## Extracted records
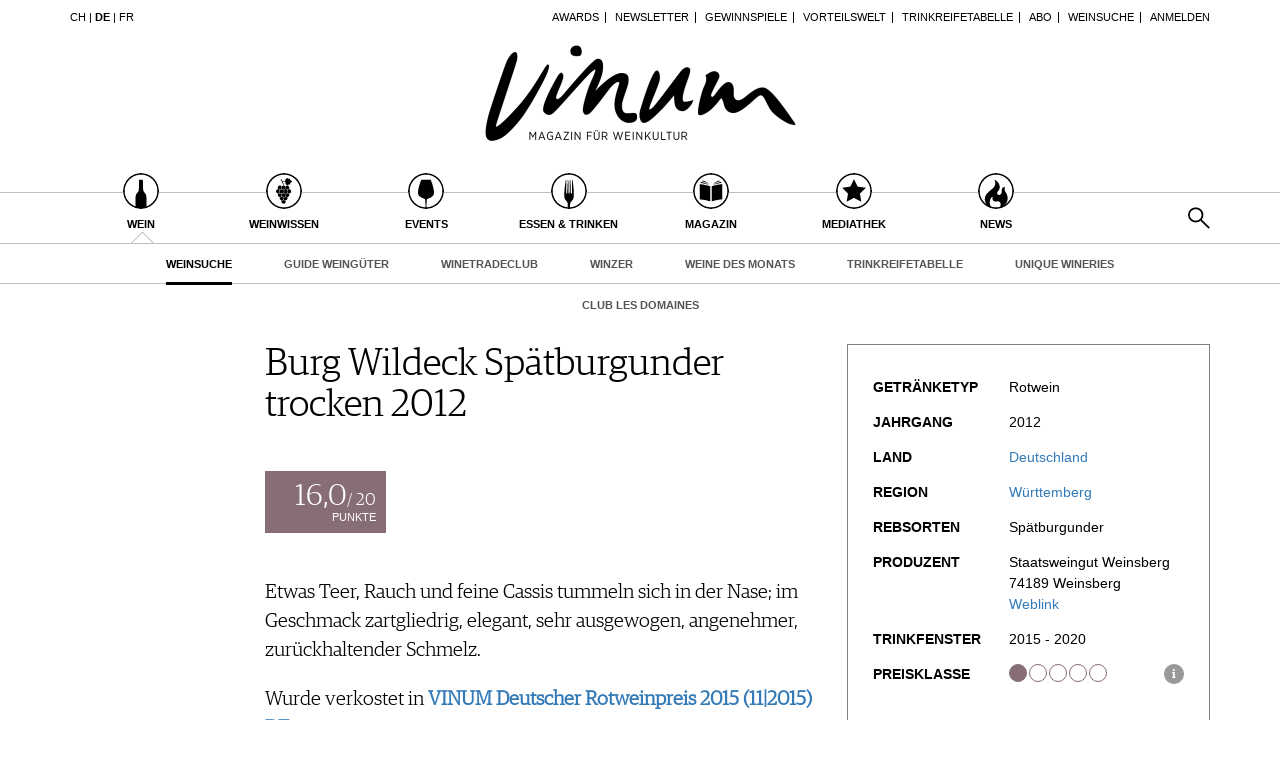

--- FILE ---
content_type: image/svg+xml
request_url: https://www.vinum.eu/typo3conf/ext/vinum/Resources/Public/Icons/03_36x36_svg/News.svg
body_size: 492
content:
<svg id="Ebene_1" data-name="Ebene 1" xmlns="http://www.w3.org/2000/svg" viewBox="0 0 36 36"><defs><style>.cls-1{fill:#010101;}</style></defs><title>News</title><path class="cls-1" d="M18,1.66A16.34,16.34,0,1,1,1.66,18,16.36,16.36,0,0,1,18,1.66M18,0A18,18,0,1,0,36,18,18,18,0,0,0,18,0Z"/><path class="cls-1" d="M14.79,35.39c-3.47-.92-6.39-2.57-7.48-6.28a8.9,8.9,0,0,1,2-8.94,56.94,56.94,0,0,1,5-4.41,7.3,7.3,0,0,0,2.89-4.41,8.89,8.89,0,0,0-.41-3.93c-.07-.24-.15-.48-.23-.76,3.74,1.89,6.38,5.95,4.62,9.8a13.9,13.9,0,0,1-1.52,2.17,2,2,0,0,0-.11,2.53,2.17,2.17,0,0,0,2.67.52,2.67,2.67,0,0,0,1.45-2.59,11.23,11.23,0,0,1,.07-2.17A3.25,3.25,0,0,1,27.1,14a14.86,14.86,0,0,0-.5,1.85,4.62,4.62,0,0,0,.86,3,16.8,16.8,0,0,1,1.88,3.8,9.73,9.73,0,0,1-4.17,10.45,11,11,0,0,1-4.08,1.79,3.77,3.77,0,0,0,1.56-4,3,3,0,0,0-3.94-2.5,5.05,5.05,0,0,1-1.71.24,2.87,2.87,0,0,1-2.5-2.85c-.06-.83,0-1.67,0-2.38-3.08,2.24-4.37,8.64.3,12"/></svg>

## Task to complete
In your copy of the entries above, keep the text exact and leave out the pictures.

## Your solution
--- FILE ---
content_type: image/svg+xml
request_url: https://www.vinum.eu/typo3conf/ext/vinum/Resources/Public/Icons/03_36x36_svg/News.svg
body_size: 492
content:
<svg id="Ebene_1" data-name="Ebene 1" xmlns="http://www.w3.org/2000/svg" viewBox="0 0 36 36"><defs><style>.cls-1{fill:#010101;}</style></defs><title>News</title><path class="cls-1" d="M18,1.66A16.34,16.34,0,1,1,1.66,18,16.36,16.36,0,0,1,18,1.66M18,0A18,18,0,1,0,36,18,18,18,0,0,0,18,0Z"/><path class="cls-1" d="M14.79,35.39c-3.47-.92-6.39-2.57-7.48-6.28a8.9,8.9,0,0,1,2-8.94,56.94,56.94,0,0,1,5-4.41,7.3,7.3,0,0,0,2.89-4.41,8.89,8.89,0,0,0-.41-3.93c-.07-.24-.15-.48-.23-.76,3.74,1.89,6.38,5.95,4.62,9.8a13.9,13.9,0,0,1-1.52,2.17,2,2,0,0,0-.11,2.53,2.17,2.17,0,0,0,2.67.52,2.67,2.67,0,0,0,1.45-2.59,11.23,11.23,0,0,1,.07-2.17A3.25,3.25,0,0,1,27.1,14a14.86,14.86,0,0,0-.5,1.85,4.62,4.62,0,0,0,.86,3,16.8,16.8,0,0,1,1.88,3.8,9.73,9.73,0,0,1-4.17,10.45,11,11,0,0,1-4.08,1.79,3.77,3.77,0,0,0,1.56-4,3,3,0,0,0-3.94-2.5,5.05,5.05,0,0,1-1.71.24,2.87,2.87,0,0,1-2.5-2.85c-.06-.83,0-1.67,0-2.38-3.08,2.24-4.37,8.64.3,12"/></svg>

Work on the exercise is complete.